Dans la vraie vie, c’est un petit peu différent. Habillée du jogging de vos 16 ans et avec le gel toilette Marque Repère, vous vous dirigez à reculons vers les WC. Entre deux hoquets de dégoût, vous frottez et refrottez pour retrouver le blanc plus blanc que blanc de l’émail. La crasse résiste. Vous grognez et frottez de plus belle. Au bout de 20 min de combat acharné, vous êtes en nage, le mascara dégoulinant et le cheveu poisseux mais les toilettes rutilent. Trop forte !
La coquine de la salle de bain
Dans le tendre monde de la publicité, se laver ne relève pas d’un simple frottage de soi avec un gant de toilette usé, mais bien de tout un art érotico-hygiénico-sensuel. L’eau ruisselle sur le corps de la déesse au sublime grain de peau, elle ferme les yeux, soupire de plaisir et caresse doucement son derrière de genou avec une fleur de bain (rien que le terme laisse rêveur). Le temps ne compte plus. C’est - en toute simplicité - un instant de grâce.
Par contre, dans votre vie de tous les jours, c’est illico-presto que vous prenez votre douche. Comme d’habitude vous vous êtes réveillée avec ¼ d’heure de retard ; entre shampooing et savonnage vous pensez à tout ce que vous avez à faire dans la journée : passer au pressing, payer la crèche, finir le budget Trucmuche, nettoyer les toilettes en tenue de guerrière sexy,… Zut, vous avez du savon dans les yeux et ressemblez désormais à un lapin albinos. Pour le côté glam’-affriolant, on repassera.
Barbie chevelure de rêve
Dans le même axe que la belle dans son bain de miel, la femme de la pub a tout simplement une chevelure prodigieuse : douce, soyeuse, avec des reflets intenses et un effet gloss qui fait mal aux yeux. Et pour ne rien gâcher, volume magistral et coiffage exceptionnel clôturent le tout. Ce n’est pas Eva Longoria et toute la team l’Oréal qui nous diront le contraire
A ceci près que vous, étonnamment, ce n’est pas dans un salon de coiffure que vous passez vos journées. Alors entre le métro, le boulot, le portage de mômes, les courses chez Carrouf’ et le sport pour être en forme, votre chevelure ressemble plutôt à un tas de spaghettis tout juste égouttés. Et pourtant vous faites des efforts ; votre salle de bain est un véritable linéaire de masques et d’après-shampooings miraculeux. Le résultat reste cependant le même : consternant.
Celle qui perd la tête
Dans le monde idéal de la publicité, la femme en lingerie n’a pas de tête ! Oui, oui, vous avez bien lu. Plus de 200 ans après la Révolution française et 27 ans depuis la mise à la retraite de la guillotine n’ont pas empêché nos publicitaires ingénieux d’étêter les plantureuses mannequins en sous-vêtements sexy. Tout un symbole !

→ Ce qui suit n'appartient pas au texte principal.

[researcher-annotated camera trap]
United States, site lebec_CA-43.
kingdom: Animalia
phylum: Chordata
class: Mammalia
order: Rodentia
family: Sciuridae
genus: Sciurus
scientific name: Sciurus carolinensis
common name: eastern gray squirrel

Sauf que vous, vous avez certes un corps moins galbé que celui de la pauvre décapitée de la pub Aubade, mais il n’empêche que votre tête repose bien sur vos épaules. Bon, elle est pas toujours au top (comprendre pores bouchés, yeux cernés, spots sur le fronts) mais les neurones qui la composent vous permettent de dire merde à tous ses crétins du marketing qui pensent que votre idéal se situe dans la vie rêvée des marques. Et pourquoi pas au paradis des lapins tant qu’on y est !?!

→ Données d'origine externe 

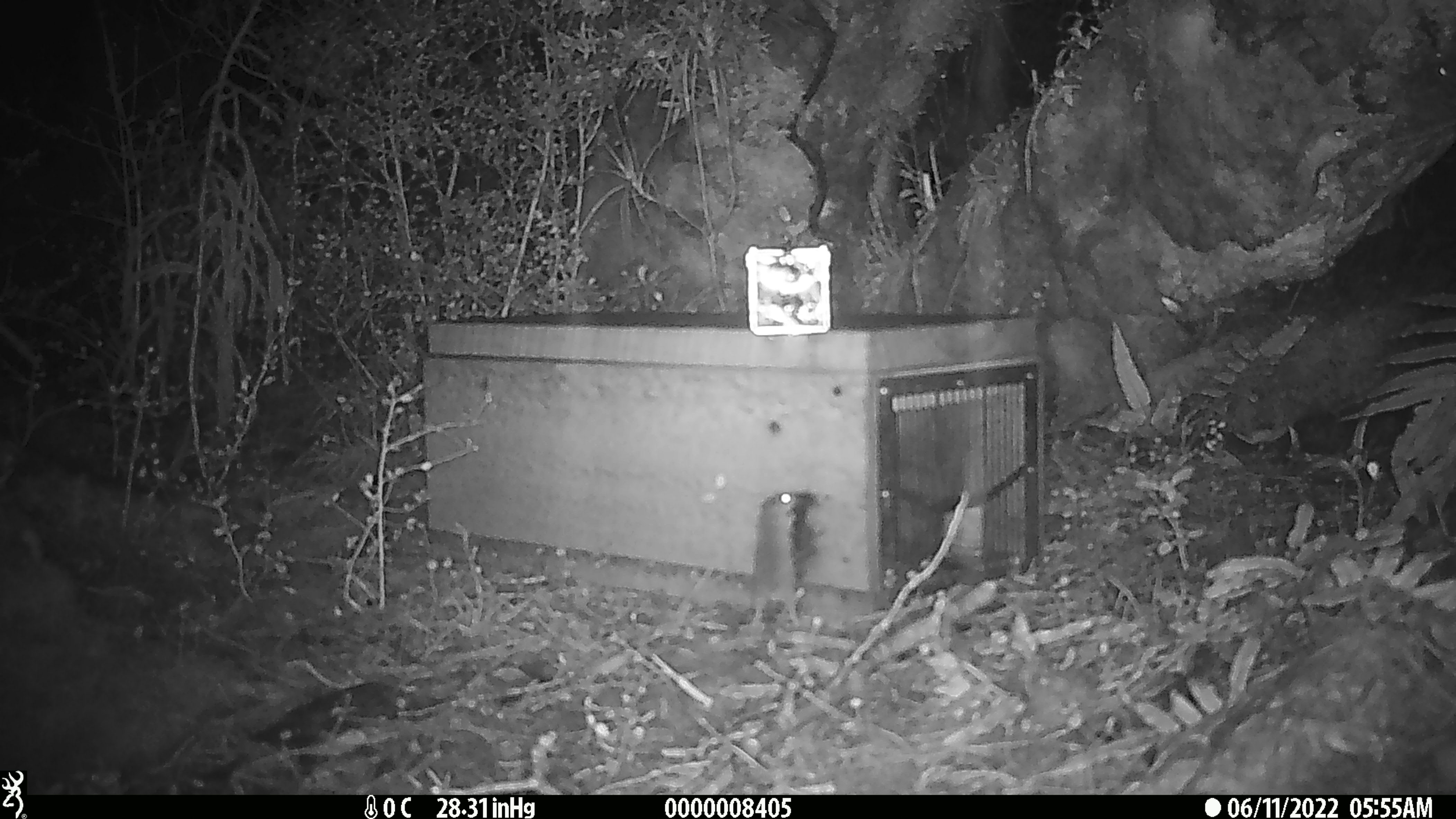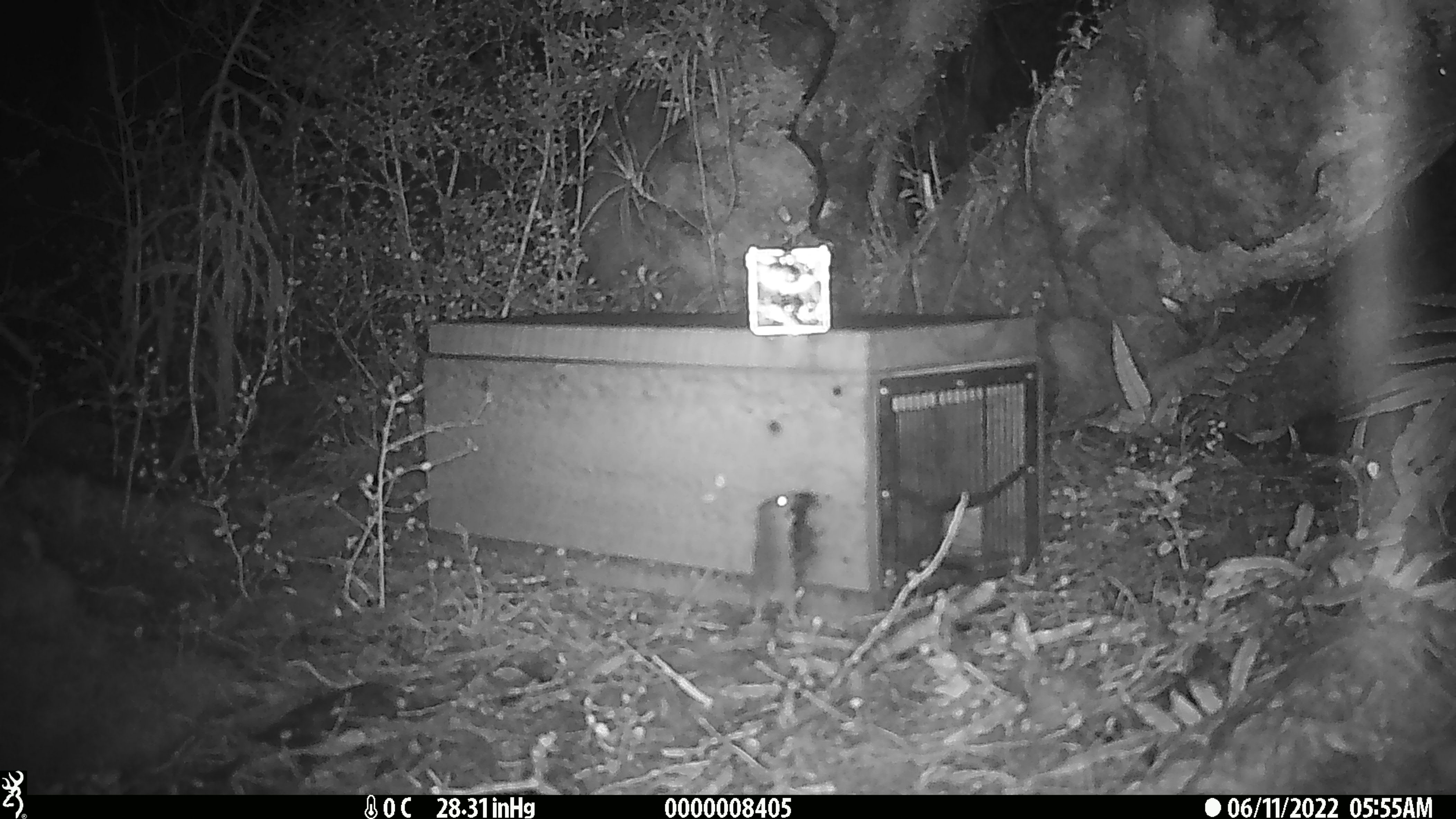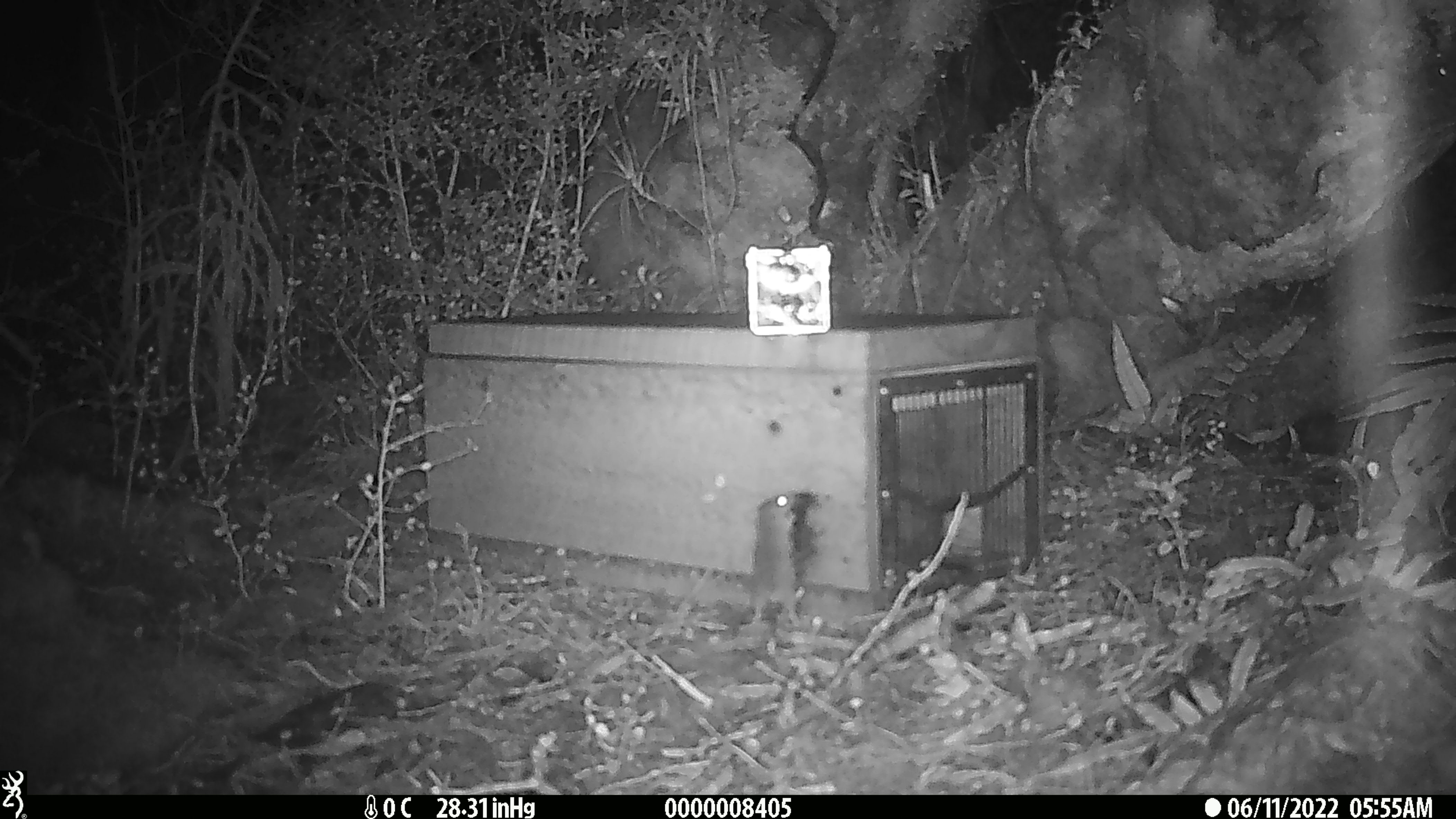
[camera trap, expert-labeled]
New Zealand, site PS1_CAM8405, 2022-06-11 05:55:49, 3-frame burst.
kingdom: Animalia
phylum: Chordata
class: Mammalia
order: Rodentia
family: Muridae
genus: Mus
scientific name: Mus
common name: mouse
Mouse (Mus).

Alors on fait quoi fasse à tant d’écart entre la femme vue par la publicité et la femme ordinaire que nous sommes ? Rien, on ne fait rien.
Parce qu’après tout, s’il y a bien quelque chose qui nous plaît dans la pub, c’est de pouvoir croire que tous les produits dont on nous vante les mérites sont une forme de rédemption à nos soucis quotidiens. Et si cela ne fonctionne pas tant pis, on attendra les prochaines innovations qui nous ferons vraiment devenir des Lara Croft à la chevelure de rêve et au corps magnifique et dont le repos salvateur se trouvera sous une douche aphrodisiaque.